Por Carlos Alberto Nacher
Cnacher1@hotmail.com

…Cleptus llevaba la carta de Casiopea en un bolsillo. La abrió, volvió a repasar cada trazo, bajo la luz de entrada del edificio. No la leía, simplemente miraba las formas de los trazos, con la ansiedad con que mira un adolescente una revista erótica.
Un hombre pasó a su lado, con un carro repleto de cartones. “¿Tiene fuego?” le preguntó. Cleptus se sobresaltó por esa inesperada situación. Apretó más la navaja en su puño. “No” respondió secamente. El hombre del carro siguió su camino. Ese momento de distracción bastó para que, al volver a levantar la vista hacia el departamento de Casiopea, Cleptus encontrara las luces apagadas…’

Cerré el libro y me vestí. Ya era la hora de salir de mi pieza. Parecía frío afuera, la radio anunciaba una sensación térmica de -7 grados centígrados.
Apagué las luces y me puse el sobretodo. Aunque dudé por un instante, metí al libro en un bolsillo, pensaba que luego iba a tener tiempo para terminarlo de una vez. Salí a la calle. El aire fresco y húmedo de la ciudad me recibió sin clemencia. Caminé rápido hasta la parada del colectivo, tenía que llegar pronto al ala sur de la ciudad. Mientras viajaba sentado en la parte trasera del transporte, me dejé llevar por las imágenes que se sucedían sin descanso tras la ventanilla: innumerables personas dedicadas a llevar adelante una rutina interminable. Traté de reconocer en cada uno de esos rostros opacos al Cabo Sabino, a Álamo Jim o al Señor Spok, pero reaccioné enseguida, no debía permitir que esa obsesión me llevara al delirio. Volví a mirar, sin ver, al espejo grande del frente del colectivo.
El chofer manejaba girando el torso por completo en cada viraje. Aún faltaba un trecho para llegar al barrio sur. Saqué la novela del bolsillo y me enfrasqué en la lectura.

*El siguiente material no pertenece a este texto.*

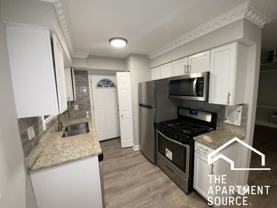 1321 W Sherwin Ave #1B - Photo 1 of 1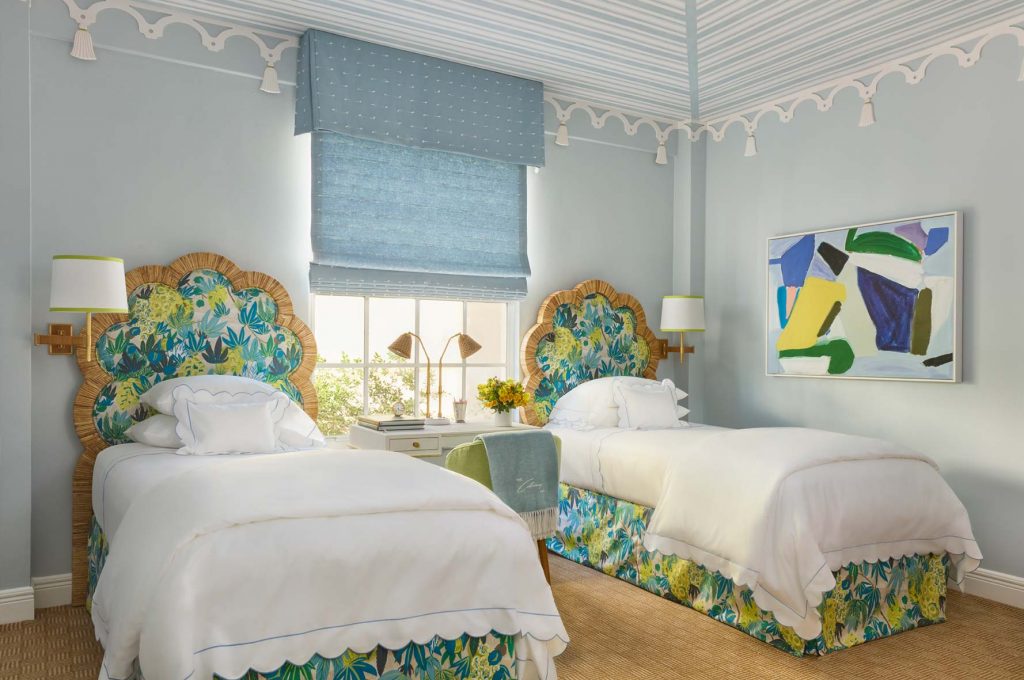 standard room with twin beds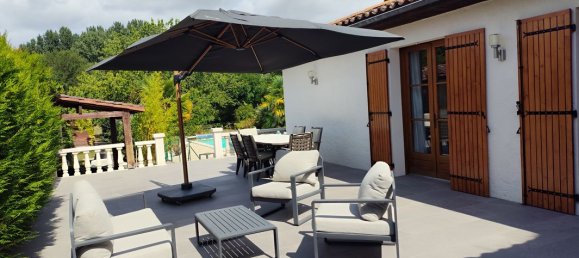 Casa de 5 dormitorios en Les Metairies, France No. 321251 2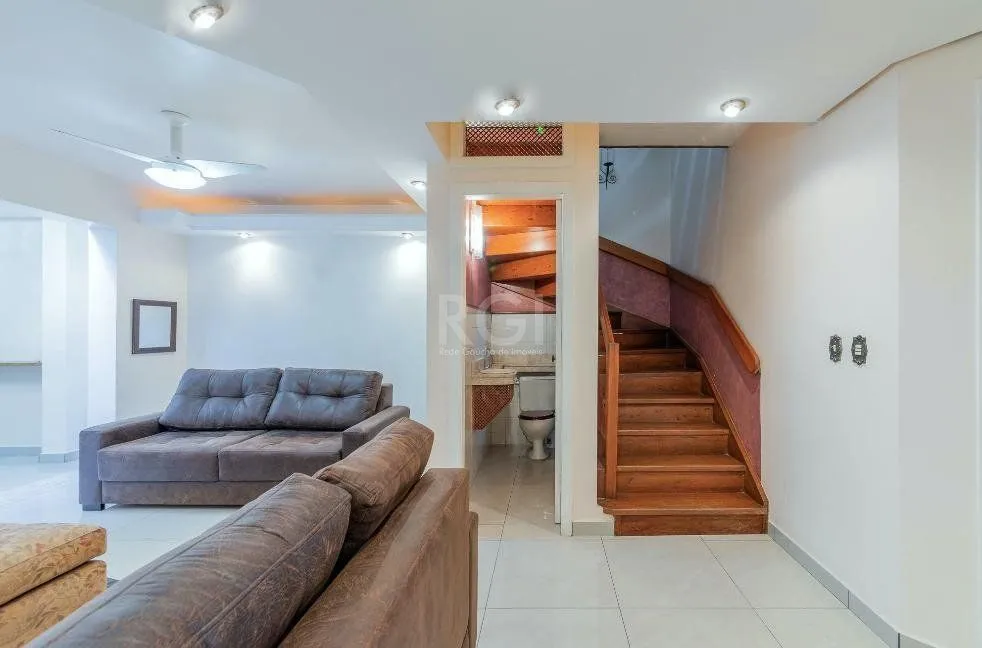 Imagem Casa Condominio para Venda - 210m², 3 dormitórios, sendo 3 suites, 1 vaga - Tristeza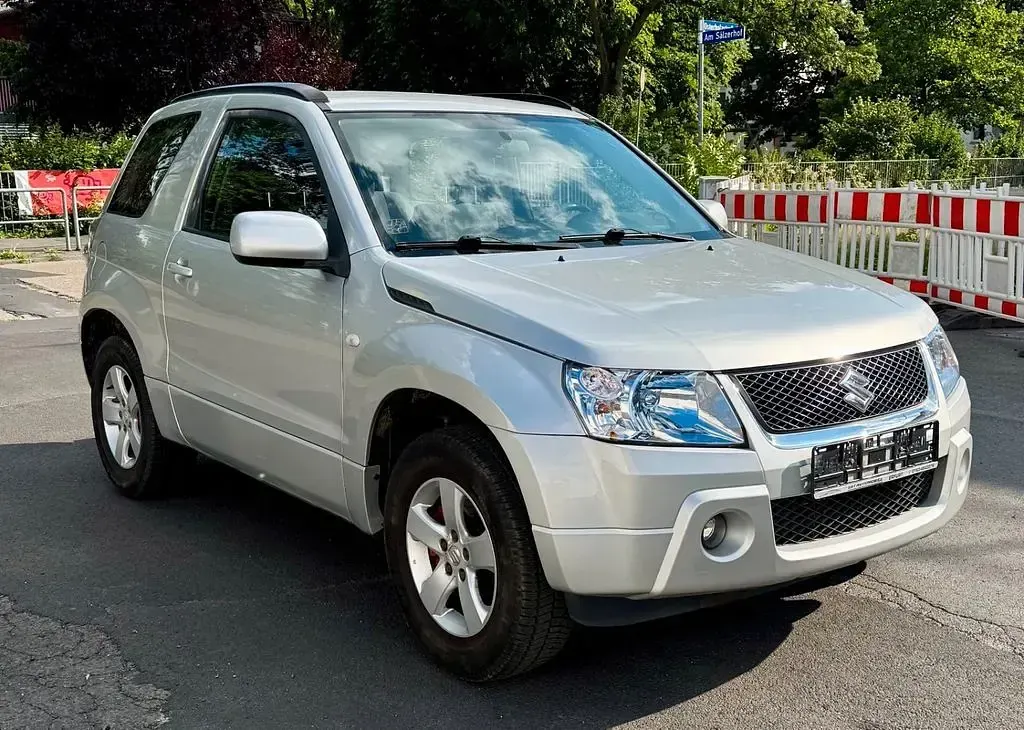 Gebraucht Suzuki Grand Vitara 106 PS (77 kW) 2006 Silber SUV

‘…Cleptus caminó rápido. Unos metros delante de él iba Casiopea, con paso decidido y hablando con alguien por el celular. Estaba muy lejos para entender lo que decía, pero podía imaginarlo. Seguramente estaría hablando con un nuevo amigo, o sería un viejo amigo, ya no podía confiar más. Apuró el paso hasta ponerse a cuatro metros de distancia. Ella no notaba en absoluto su presencia, iba rápido, concentrada en el camino y, al mismo tiempo, en la conversación. Un bocinazo fuerte de un colectivo cercano sobresaltó a Cleptus. No a Casiopea, que seguía caminando y hablando. Ambos doblaron en la esquina en que la calle en la que habían estado se encontraba con una avenida muy transitada.
Casiopea se detuvo bruscamente y sacó una libreta y una birome. Al verla, un fuerte mareo atrapó a Cleptus que también se detuvo, sin poder dejar de mirarla, tratando de adivinar las palabras que creaban aquellas manos.
Había demasiada gente por todas partes. Cuanto más la veía escribir para otros, Cleptus estaba más decidido a acabar de una vez con Casiopea, de terminar con ella y con su traición…’

El colectivo se detuvo bruscamente. Fue una frenada a tiempo que evitó una eventual colisión con un carro de madera con ruedas de automóvil puesto casi a mitad de la calle, mientras su dueño hurgaba la basura puesta en bolsas plásticas. El colectivero se asomó por la ventanilla y le gritó algún insulto al pordiosero. Miré al exterior, ya faltaban pocas cuadras para mi destino. Y aún seguía con ese vacío que me venía persiguiendo desde tiempo atrás, esa ausencia de espectativas en una vida monótona y predecible por completo. Era evidente, esto no era Nueva York. Me acomodé el sombrero con la punta de los dedos y aflojé un poco el cinto de tela que sostenía mi sobretodo a la cintura. Había salido el sol, pero unas densas nubes cercanas amenazan con ocultarlo otra vez. Una llovizna fina comenzó a golpear a los cristales del colectivo, mientras el sol aún sostenía una luminosidad pobre sobre el asfalto. Como por inercia, mientras esperaba que el colectivero finalizara sus insultos y el pordiosero retirara el carro de la mitad de la calle, retomé la lectura del novelón. Con aburrimiento, abrí en cualquier página posterior a la que había dejado.